Штефан не разделял настроения Изы. Если кто и мог окончательно лишить дом зловещей ауры, то это дети. Толпа детей со спиральками из теста. Дети шумят, пачкают ковры, скатерти и обивку, бьют посуду, носятся по коридорам и залезают в такие места, о которых хозяева дома сами не знали.

Даже монстры бессильны против детей со сладостями – не зря в Кайзерстате так любили сказку про старую чародейку-людоедку, которую утопили в чане кипящего сиропа двое сирот. В ее честь в конце октября, на Райфхейм, продавали леденцы в виде человечков, и Штефану всегда казалось, что это очень злая шутка – леденцы в виде насаженного на палку трупа сваренной в сиропе женщины.

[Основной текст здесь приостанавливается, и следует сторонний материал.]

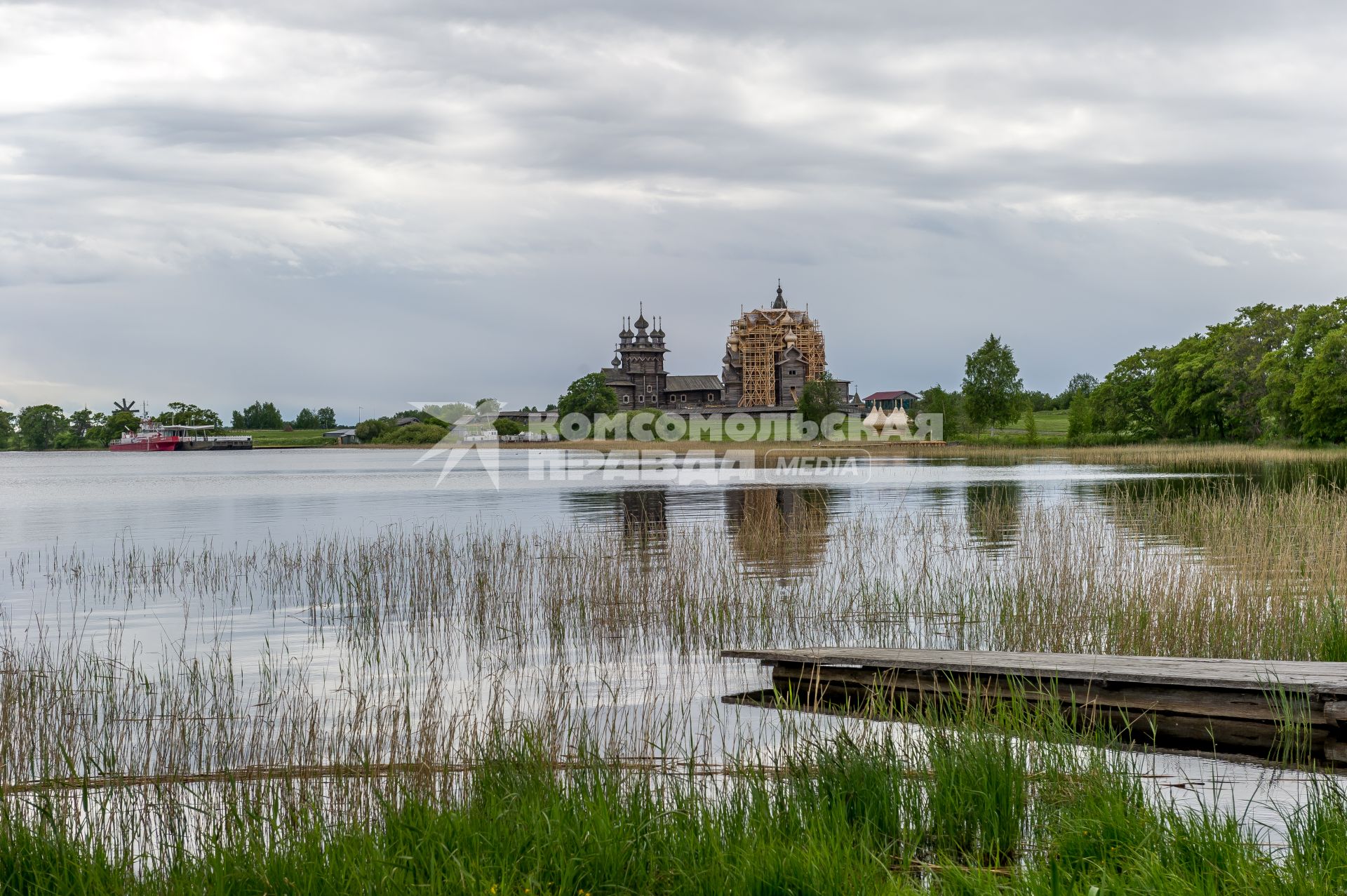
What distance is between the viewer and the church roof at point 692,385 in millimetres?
164512

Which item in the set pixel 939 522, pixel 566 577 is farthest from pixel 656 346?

Вот что дети делали с монстрами. Вот кого на самом деле стоило бояться.

– А еще мы потом соль пересыпаем, – продолжила Иза. – По всему дому. Дети разбивают линии под каждым порогом, а фрау Блой заставляет возвращать как было. А соль рассыпанную подметать…

– Ее же нельзя трогать?

– Фрау Блой все можно, и когда фрау Блой рядом стоит все можно, а вот…

– Почему оконные рамы изрезаны? – перебил ее Штефан, вспомнив, что соль есть не только под порогами.

– Путаете что-то, герр Надоши, все с окнами в порядке, – оскорбилась она. – Только вчера в вашей спальне их мыла.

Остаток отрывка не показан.